• U.S.

MAINE: Skirmish on Munjoy Hill

4 minute read
TIME

Like many another U.S. city, Portland (pop. 77,000) worries about its people’s failure to take much interest in town affairs. Only 25% of its citizens bothered to vote in recent elections. In their search for a cure, Portlanders recently reinstituted an old down-East tradition, the town meeting. They began holding three a year, each in a different section, with the idea of covering the city’s twelve chief districts in four years.

Last week the town meeting was held at Jack Junior High School on Munjoy Hill, an old, rundown, Irish-leavened working-class district. The Hill’s toothless, white-haired 84-year-old Councilman Billy O’Brion afforded the meeting some rare advertising. “That section,” he cried, “is well taken care of by yours truly. There are just a few windbags up there who want to explode. All these town meetings are a frame-up.” After calling Portland’s City Manager Lyman Moore and the rest of the council “a bunch of crooks,” O’Brion announced that the meeting would have to get along without him.

By meeting time, as a result, almost 500 Munjoy Hill residents had crowded into the school auditorium and 100 had been turned away. The excitement began almost as soon as the city manager, the councilmen and other officials sat down on the stage. One Bob Rowe, a middle-aged postal clerk who wildly opposes the city government, rose and said: “It will be proved that Munjoy Hill has been neglected.” He heckled persistently. Finally the crowd cried: “Sit down.” But a fat man named William Holland was cheered when he rose, knocking a fellow citizen’s hat awry, and teed off on the city manager.

Smiling Irishman. The city’s snow plowing, Holland said, in a rich Irish brogue, “is a disgrace to Portland. I shovel out my driveway and the city plows fill it up again. I called the city garage and told them to clean it away. The garage said, ‘Billy, you’re overweight. Clean it out yourself.’ ” The crowd roared with laughter. Billy added good-naturedly, “We can drive you out of power on that issue alone.”

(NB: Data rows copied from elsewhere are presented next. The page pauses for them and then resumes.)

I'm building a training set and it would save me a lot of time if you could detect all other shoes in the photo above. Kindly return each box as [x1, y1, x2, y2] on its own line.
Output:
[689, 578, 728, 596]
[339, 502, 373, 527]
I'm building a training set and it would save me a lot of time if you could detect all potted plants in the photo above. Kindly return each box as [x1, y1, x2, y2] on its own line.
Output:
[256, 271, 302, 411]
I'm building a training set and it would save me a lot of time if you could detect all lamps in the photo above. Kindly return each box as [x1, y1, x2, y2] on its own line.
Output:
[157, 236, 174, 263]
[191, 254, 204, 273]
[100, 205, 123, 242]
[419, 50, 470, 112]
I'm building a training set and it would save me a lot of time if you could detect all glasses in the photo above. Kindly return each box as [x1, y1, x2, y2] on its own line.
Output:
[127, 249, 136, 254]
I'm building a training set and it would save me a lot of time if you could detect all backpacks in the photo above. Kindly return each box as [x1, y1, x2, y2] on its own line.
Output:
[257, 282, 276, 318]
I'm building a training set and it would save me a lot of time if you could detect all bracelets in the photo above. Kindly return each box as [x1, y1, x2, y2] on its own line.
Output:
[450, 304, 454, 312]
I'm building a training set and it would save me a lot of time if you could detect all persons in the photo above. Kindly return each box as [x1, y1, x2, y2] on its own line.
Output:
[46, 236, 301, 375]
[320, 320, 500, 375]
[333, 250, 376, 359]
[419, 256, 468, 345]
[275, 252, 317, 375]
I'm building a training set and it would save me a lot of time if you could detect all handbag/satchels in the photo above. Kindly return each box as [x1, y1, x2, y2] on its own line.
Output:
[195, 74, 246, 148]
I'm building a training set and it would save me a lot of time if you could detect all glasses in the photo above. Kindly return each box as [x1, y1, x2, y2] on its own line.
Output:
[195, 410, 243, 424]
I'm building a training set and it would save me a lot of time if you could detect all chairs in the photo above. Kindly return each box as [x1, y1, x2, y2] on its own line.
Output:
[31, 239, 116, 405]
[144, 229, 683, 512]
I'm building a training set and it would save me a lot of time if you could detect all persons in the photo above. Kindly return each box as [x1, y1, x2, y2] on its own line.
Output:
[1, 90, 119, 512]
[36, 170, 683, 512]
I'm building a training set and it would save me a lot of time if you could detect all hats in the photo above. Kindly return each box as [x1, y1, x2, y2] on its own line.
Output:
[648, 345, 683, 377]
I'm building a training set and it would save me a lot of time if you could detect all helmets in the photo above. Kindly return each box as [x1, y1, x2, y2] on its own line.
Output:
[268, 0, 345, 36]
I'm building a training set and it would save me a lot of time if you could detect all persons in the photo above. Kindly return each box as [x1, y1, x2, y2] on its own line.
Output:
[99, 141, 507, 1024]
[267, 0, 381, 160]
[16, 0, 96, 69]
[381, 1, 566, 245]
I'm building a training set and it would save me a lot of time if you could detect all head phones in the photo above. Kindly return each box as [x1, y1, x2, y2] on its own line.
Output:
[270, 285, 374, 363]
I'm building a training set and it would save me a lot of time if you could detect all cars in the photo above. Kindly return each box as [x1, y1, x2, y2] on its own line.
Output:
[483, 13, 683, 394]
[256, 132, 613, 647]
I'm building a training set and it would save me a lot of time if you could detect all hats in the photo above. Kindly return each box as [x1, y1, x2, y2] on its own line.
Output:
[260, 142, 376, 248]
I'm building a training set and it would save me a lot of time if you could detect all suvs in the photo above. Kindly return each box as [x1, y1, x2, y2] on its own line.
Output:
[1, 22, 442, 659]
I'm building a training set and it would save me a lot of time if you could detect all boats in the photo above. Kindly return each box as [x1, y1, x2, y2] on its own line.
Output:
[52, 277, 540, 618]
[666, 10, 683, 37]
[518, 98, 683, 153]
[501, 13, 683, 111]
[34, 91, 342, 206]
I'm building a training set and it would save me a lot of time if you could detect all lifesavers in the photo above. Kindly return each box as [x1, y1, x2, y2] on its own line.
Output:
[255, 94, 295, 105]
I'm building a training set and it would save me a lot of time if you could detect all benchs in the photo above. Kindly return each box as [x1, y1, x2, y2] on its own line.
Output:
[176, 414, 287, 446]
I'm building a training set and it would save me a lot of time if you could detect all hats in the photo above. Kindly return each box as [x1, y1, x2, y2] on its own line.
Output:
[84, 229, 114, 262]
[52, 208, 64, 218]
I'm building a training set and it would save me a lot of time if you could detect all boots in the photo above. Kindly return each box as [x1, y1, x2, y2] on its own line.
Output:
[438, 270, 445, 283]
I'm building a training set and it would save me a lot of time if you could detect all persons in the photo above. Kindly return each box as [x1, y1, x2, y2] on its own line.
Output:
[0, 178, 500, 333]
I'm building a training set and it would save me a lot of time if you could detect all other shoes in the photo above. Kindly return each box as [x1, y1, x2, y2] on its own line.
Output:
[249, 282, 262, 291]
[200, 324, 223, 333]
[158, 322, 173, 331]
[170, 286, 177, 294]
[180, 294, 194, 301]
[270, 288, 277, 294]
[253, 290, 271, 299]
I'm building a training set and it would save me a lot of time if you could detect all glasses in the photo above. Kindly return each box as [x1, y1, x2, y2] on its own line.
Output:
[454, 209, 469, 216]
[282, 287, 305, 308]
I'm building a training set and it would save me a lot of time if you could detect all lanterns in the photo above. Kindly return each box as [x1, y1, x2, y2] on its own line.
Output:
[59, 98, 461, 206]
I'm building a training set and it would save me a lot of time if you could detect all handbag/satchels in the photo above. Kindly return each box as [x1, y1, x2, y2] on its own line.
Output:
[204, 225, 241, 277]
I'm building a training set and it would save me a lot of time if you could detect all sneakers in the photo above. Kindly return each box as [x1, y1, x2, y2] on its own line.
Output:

But a majority at the meeting had come in a serious mood. They wanted to talk about improvements, not politics, and demanded them in no uncertain tones. At one point, when City Manager Moore noted that Portland had two garbage collections a week, the men & women of Munjoy Hill hooted with delighted sarcasm. “Once, Tuesday mornings,” piped a little man in the third row. Moore seemed startled, and promised to correct it.

He was brought up short again when an irate citizen asked how long a nearby rubbish dump was going to be permitted to burn. The city manager, who lost his sense of smell apparently as the result of a sinus infection ten years ago, did not realize that the stink penetrated even into the auditorium. When he said: “It isn’t burning—the city is operating a wet dump,” new hoots of laughter arose. He looked startled again, jotted down a changed opinion of how the dump smelled.

Toilets & Trash Baskets. The crowd voiced its feelings with acrimony on other subjects: unclean school toilets, school bus service, street trash baskets, abandoned trolley rails. But the people of Munjoy Hill did more than complain. By a show of hands, they worked out a compromise plan for night automobile parking on public streets: repeal of a present city ban except in winter when snow plows must reach the curbs. They decided they did not want to spend tax money on lights for a softball playing field.

With an air of achievement, the crowd left the hall. The first town meeting last year persuaded officials to rewrite the $7,000,000 budget and include construction of a $600,000 sewer project. Portland had achieved no miracles, but in trying to recapture the sturdy spirit of the New England past, it was proving that any citizen could still have his say, and at times even have his way.